Another friend mentioned his family's Thanksgiving meal and prayertime. He recalled time with his dad before he had died: “Even though Dad had dementia, his prayer of thanks to the Lord was clear.” Randy shared, “My family has a special time of singing together on the holiday. My grandma goes on and on and on!” Emily’s sadness and jealousy grew as she thought of her own family, and she complained: “Our traditions are to eat turkey, watch television, and never mention anything about God or giving thanks.”
Right away Emily felt uneasy with her attitude. You are part of that family. What would you like to do differently to change the day? she asked herself. She decided she wanted to privately tell each person she was thankful to the Lord that they were her sister, niece, brother, or great-niece. When the day arrived, she expressed her thankfulness for them one by one, and they all felt loved. It wasn’t easy because it wasn’t normal conversation in her family, but she experienced joy as she shared her love for each of them.

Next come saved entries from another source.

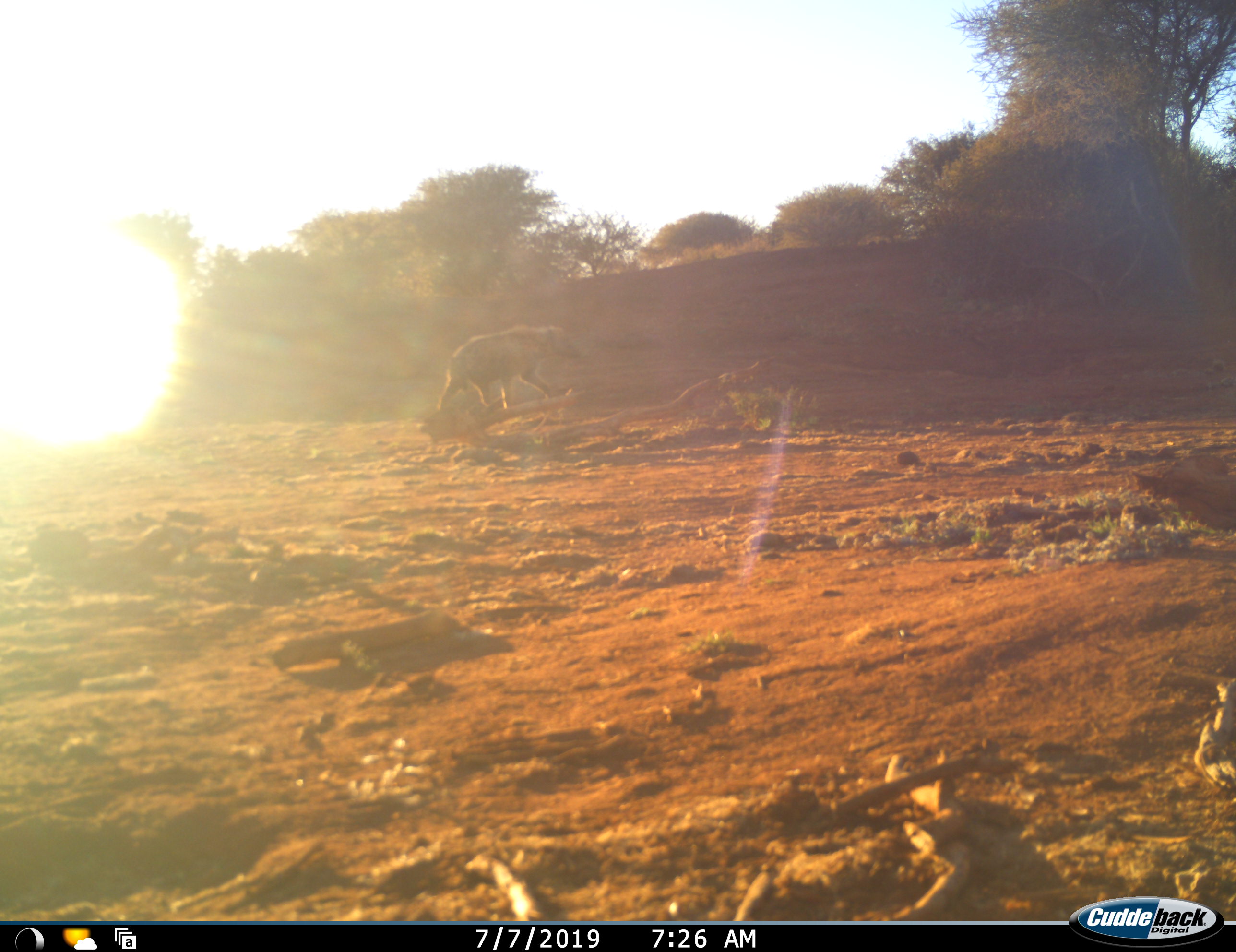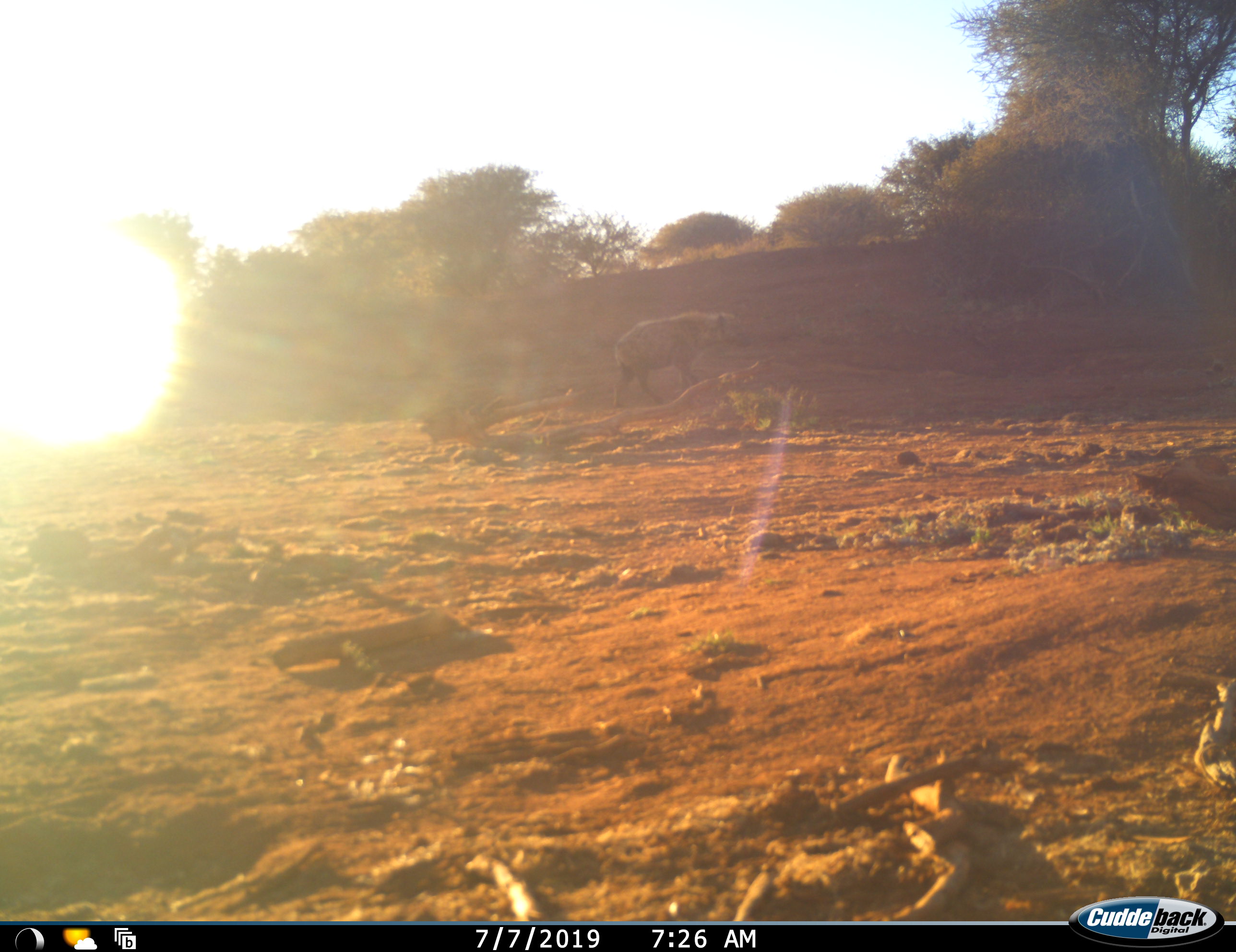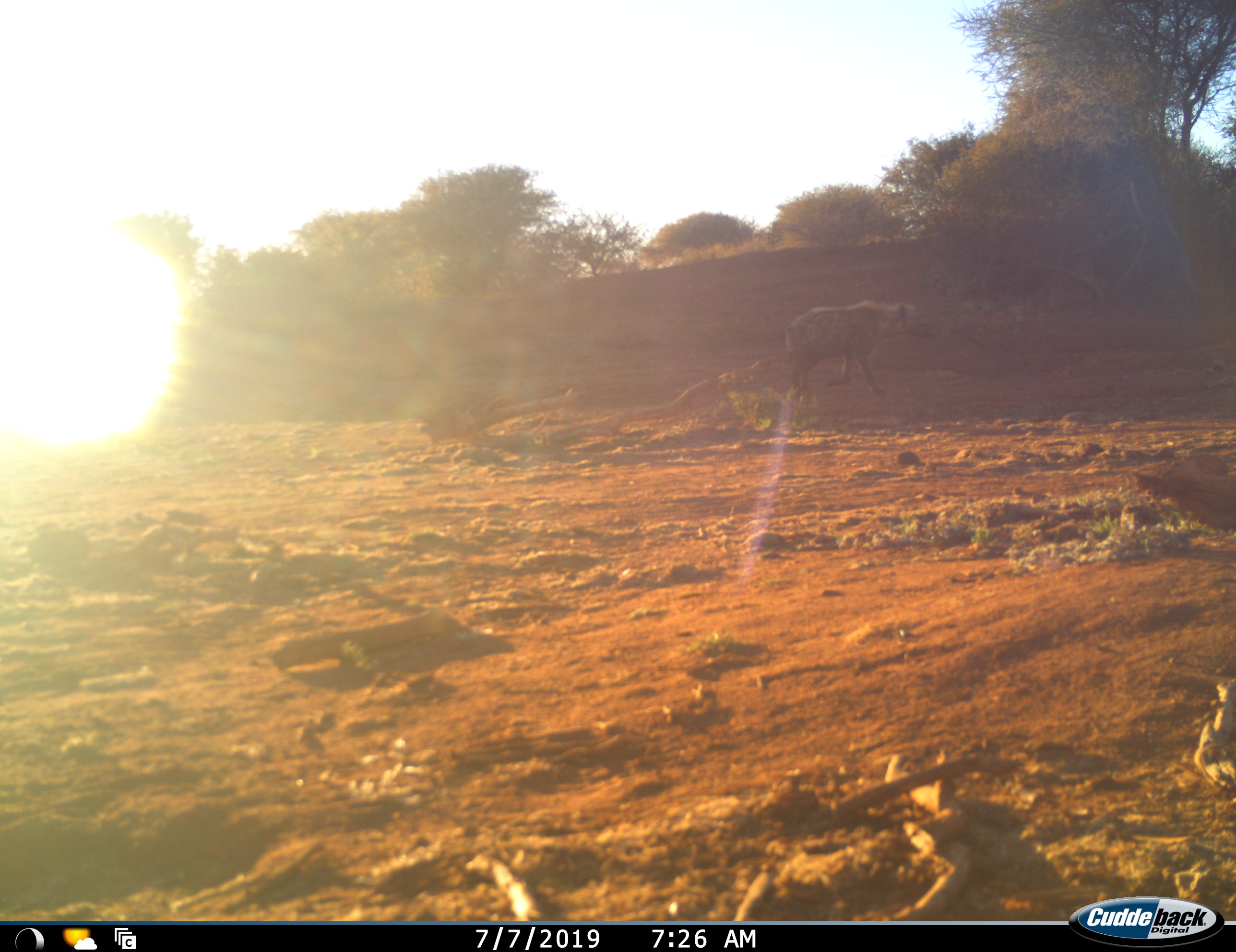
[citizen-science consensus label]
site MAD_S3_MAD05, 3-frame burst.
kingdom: Animalia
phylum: Chordata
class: Mammalia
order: Carnivora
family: Hyaenidae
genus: Crocuta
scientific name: Crocuta crocuta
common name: spotted hyena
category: hyenaspotted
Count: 1.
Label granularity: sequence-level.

“Let everything you say be good and helpful,” wrote the apostle Paul, “so that your words will be an encouragement to those who hear them” (Eph. 4:29 nlt). Our words of thanks can remind others of their value to us and to God.
Dear Lord, show me how I can be an encouragement to others with my words.
The human spirit fills with hope at the sound of an encouraging word.
At first glance, today’s Scripture can look like a list of rules. Stop telling lies, quit stealing, don’t use abusive language, stop being bitter or angry. But it’s important to remember that these instructions aren’t just about changing behavior. They are about a change in identity. This list flows out of Paul’s earlier exhortation for the Christians in Ephesus to live according to their new identity as children of light (4:17–21). They used to participate in all kinds of sinful behavior. But when the Spirit opened their minds and softened their hearts (v. 18) to the truth of Christ, they were no longer dead but became alive in Christ. The Spirit renews our thoughts and attitudes, making an inward change that has outward effects.